What did you do the last time your toaster broke? Or your smart phone?
If you said you threw it out, you aren't alone. So in an age when its more the habit to toss electronics than to fix them, why would you teach high school students how to put together a circuit board?
Well, not everything is digital. And some stuff can't be replaced.
So says Will Smith, Jr., instructor at the Houston County Career Academy in Warner Robins. In his Digital Electronics class, high school students learn how to repair electronics by soldering. Basically, that's using a hot rod to melt a little metal to glue together electronic components.
On a recent morning his students practiced by stringing resistors together into sculptures.
"Kind of like an art exhibit show to show creativity," Smith said.

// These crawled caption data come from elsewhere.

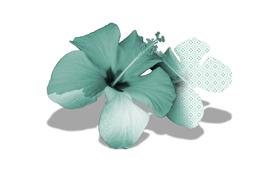"""Picture of Refill per diffusore ambiente """"Incanto esotico"""""""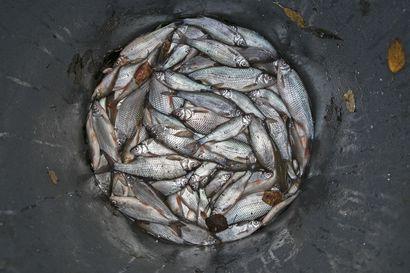 Lukijalta: Kotimaisesta kalasta potkua päivään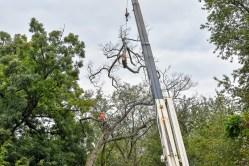 green-scene-tree-service-18
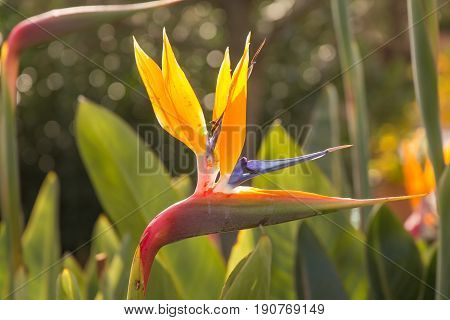 Strelitzia - A Beautiful Coloured Flower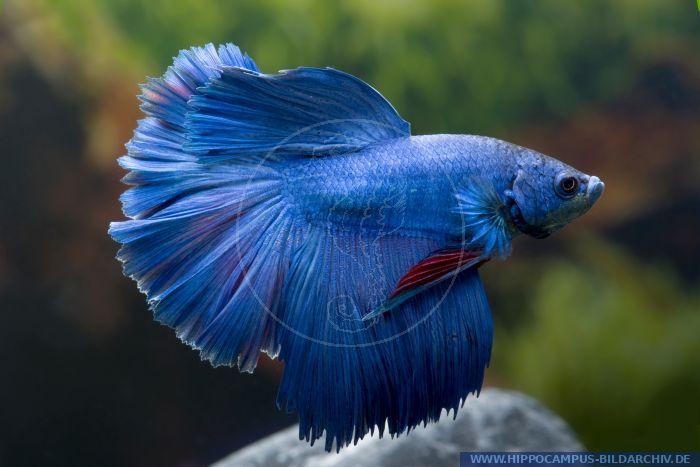 Betta splendens halfmoon blau alias siamese fighter for Kampffisch betta splendens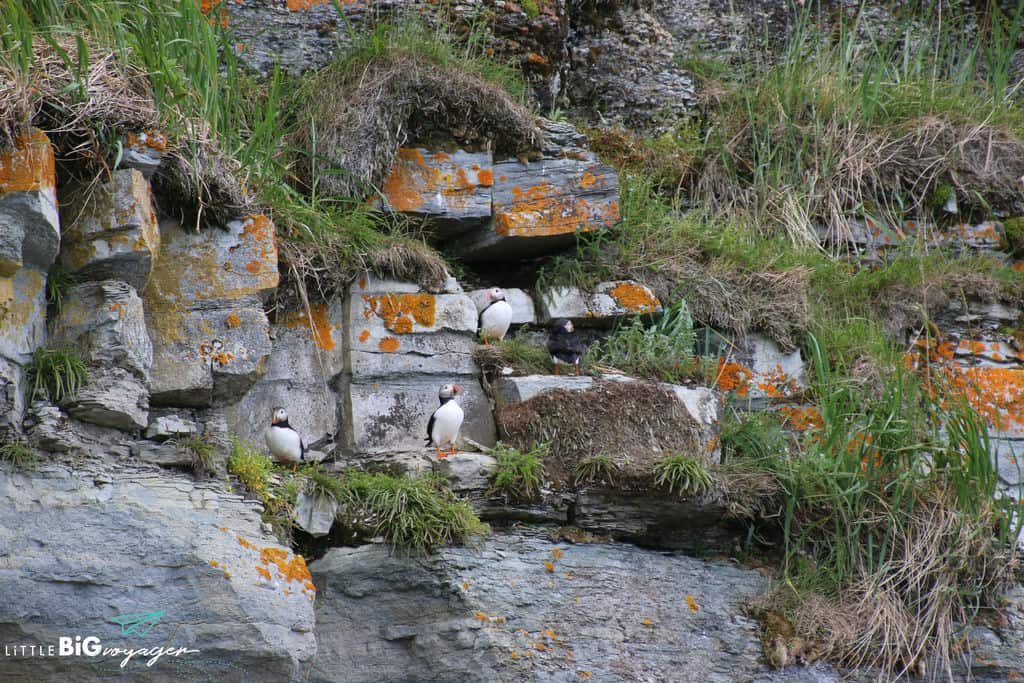 Atlantic puffins at the ile de perroquetes Mingan.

Later they will build a flashing LED light from scratch. As Smith approvingly looked over their shoulders, the students connected piles of resistors into stars, boxes or even connected loops.
Smoke was rising past Justin Purvis’ nose as he worked. He said he gets a charge out of working on the things other people toss out.

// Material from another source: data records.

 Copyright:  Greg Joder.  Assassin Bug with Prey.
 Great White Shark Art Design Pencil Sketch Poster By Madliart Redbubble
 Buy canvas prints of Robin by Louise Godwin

Why do that when you can actually take it apart and see if you can actually fix it yourself?" he asked "It's a major accomplishment when you do it yourself."
Will Smith Jr. said that drive to keep old stuff running is worth a lot just down the road at Robins Air Force Base.

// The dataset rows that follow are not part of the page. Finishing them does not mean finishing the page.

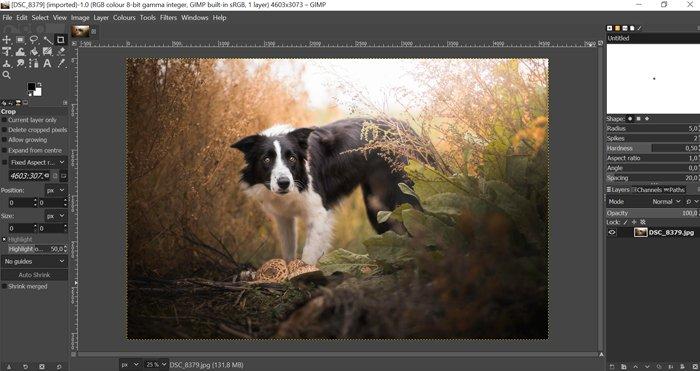 Screenshot of the GIMP Workspace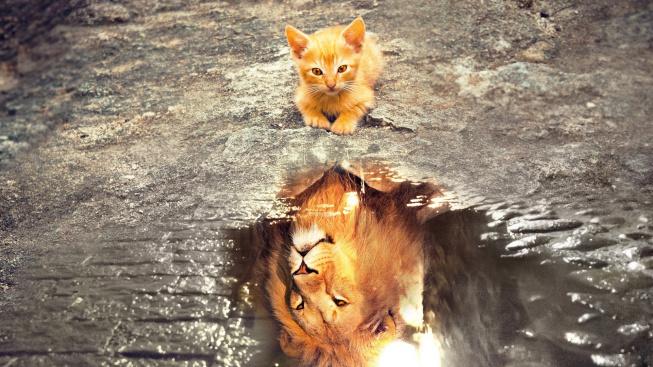 Domestikace koček se zrcadlí v genech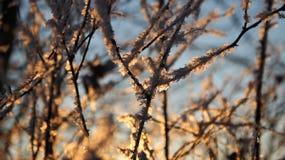 Nieve del invierno en rama imagen de archivo libre de regalías
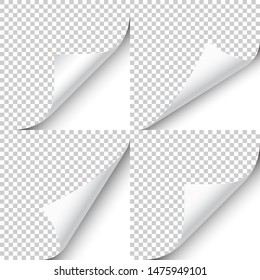 Curled page corner with shadow on transparent background collection. Blank sheet of paper. Vector illustration.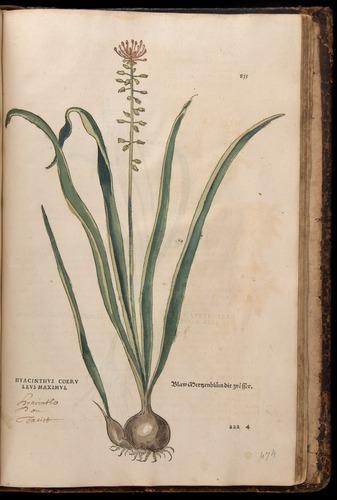 Image of Fuchs-1542-835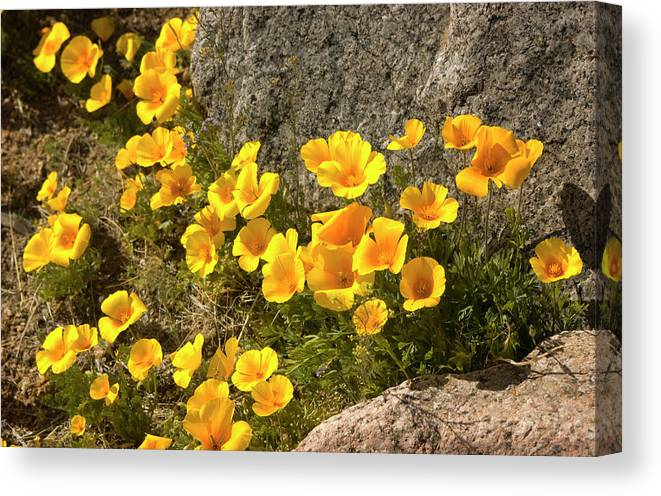 Chihuahua Desert Canvas Print featuring the photograph Golden Poppies Among Rocks by Elflacodelnorte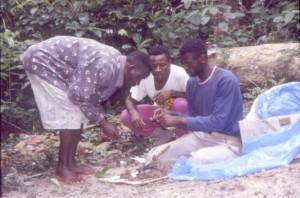 ゴリラの糞を分析する研修中のコンゴ人若手研究者@西原智昭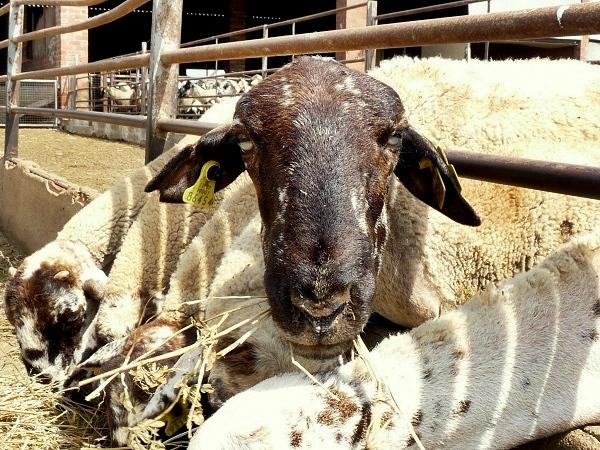 Costa Brava Biobauernhof Schaf fütterung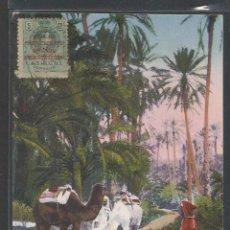 Postales: MARRUECOS - CAMPAMENTO ÁRABE EN EL OÁSIS - P15642. Lote 55089074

"There's a lot of aircraft there. Older aircraft," he said.
There's little that's digital about those old aircraft and they have to keep flying. So where does soldering come in?
"Say I have an old part and I just want a technician to fix it," Smith said. "A technician would get a soldering iron, troubleshoot and fix the part."
The workers that know how to do that now and keep the Air Force in the air are retiring.
"It's going to leave a big skills gap to fill those workers," Smith said.
Will Smith, Jr. said he hopes these students will be at Robins Air Force Base to fix the things that need to be fixed.